ENTRIES:
######
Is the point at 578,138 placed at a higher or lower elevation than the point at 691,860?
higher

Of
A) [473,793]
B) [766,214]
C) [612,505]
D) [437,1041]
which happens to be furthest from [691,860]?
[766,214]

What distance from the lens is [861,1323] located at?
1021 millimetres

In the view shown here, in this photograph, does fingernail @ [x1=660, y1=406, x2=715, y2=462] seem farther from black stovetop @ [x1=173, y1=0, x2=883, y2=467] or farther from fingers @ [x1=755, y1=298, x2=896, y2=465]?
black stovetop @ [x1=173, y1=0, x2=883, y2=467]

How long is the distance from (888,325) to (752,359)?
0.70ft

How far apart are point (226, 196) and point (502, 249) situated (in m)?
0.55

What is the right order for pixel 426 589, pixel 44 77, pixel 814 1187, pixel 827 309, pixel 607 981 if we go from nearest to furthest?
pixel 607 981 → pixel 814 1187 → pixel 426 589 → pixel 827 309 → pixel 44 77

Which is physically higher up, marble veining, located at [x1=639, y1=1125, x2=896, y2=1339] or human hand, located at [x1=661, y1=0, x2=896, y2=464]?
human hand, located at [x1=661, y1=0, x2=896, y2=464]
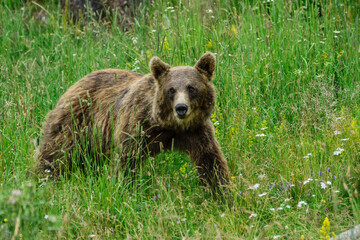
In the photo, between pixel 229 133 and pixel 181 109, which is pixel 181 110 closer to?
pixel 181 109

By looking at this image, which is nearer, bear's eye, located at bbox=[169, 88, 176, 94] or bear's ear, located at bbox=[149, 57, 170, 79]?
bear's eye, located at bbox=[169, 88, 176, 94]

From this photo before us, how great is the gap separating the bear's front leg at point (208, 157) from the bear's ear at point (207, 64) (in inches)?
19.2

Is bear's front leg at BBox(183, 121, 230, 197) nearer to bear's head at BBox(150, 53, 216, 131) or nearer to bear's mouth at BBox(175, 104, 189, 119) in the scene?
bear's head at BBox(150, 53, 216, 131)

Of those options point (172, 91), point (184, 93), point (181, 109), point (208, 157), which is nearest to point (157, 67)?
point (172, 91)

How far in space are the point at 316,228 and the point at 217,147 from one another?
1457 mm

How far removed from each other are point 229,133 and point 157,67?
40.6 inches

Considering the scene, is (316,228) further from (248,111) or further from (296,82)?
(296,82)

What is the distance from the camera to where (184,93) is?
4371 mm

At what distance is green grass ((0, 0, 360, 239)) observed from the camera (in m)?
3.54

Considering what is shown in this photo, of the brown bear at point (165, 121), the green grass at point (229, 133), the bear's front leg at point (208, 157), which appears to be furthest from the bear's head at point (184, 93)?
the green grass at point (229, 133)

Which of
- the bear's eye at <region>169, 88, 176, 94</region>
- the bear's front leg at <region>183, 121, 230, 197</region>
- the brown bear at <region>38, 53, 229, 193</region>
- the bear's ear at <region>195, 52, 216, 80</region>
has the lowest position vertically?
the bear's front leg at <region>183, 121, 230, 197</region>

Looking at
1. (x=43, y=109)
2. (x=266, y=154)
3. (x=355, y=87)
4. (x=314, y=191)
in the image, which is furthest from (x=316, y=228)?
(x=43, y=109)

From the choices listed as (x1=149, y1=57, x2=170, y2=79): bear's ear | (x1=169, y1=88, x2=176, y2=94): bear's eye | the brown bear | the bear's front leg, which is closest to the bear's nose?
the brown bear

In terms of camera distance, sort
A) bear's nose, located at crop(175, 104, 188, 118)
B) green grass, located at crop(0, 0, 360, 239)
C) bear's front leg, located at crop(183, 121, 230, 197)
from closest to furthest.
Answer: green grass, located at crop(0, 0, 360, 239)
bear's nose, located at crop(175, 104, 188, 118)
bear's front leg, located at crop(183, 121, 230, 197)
######
WRITTEN INSTRUCTION: Please reproduce only the part of the material that opens with the line containing "How far in space" and closes at the end of the material, swapping "camera" for "lens" and changing nothing else.

TASK RESPONSE:
How far in space are the point at 316,228 and the point at 217,147 from one another?
1457 mm

How far removed from each other are point 229,133 and point 157,67?
40.6 inches

Considering the scene, is (316,228) further from (248,111) or further from (296,82)?
(296,82)

What is the distance from the lens to where (184,93) is?
4371 mm

At what distance is green grass ((0, 0, 360, 239)) observed from the lens (in m)?
3.54

Considering what is shown in this photo, of the brown bear at point (165, 121), the green grass at point (229, 133), the bear's front leg at point (208, 157), which appears to be furthest from the bear's head at point (184, 93)?
the green grass at point (229, 133)

Which of
- the bear's eye at <region>169, 88, 176, 94</region>
- the bear's front leg at <region>183, 121, 230, 197</region>
- the brown bear at <region>38, 53, 229, 193</region>
- the bear's ear at <region>195, 52, 216, 80</region>
has the lowest position vertically?
the bear's front leg at <region>183, 121, 230, 197</region>

Looking at
1. (x=43, y=109)
2. (x=266, y=154)
3. (x=355, y=87)
4. (x=314, y=191)
in the image, which is furthest from (x=316, y=228)?
(x=43, y=109)

From the choices listed as (x1=149, y1=57, x2=170, y2=79): bear's ear | (x1=169, y1=88, x2=176, y2=94): bear's eye | the brown bear | the bear's front leg, which is closest to the bear's nose?
the brown bear

In terms of lens distance, sort
A) bear's nose, located at crop(175, 104, 188, 118)
B) green grass, located at crop(0, 0, 360, 239)
C) bear's front leg, located at crop(183, 121, 230, 197)
from closest to furthest.
Answer: green grass, located at crop(0, 0, 360, 239)
bear's nose, located at crop(175, 104, 188, 118)
bear's front leg, located at crop(183, 121, 230, 197)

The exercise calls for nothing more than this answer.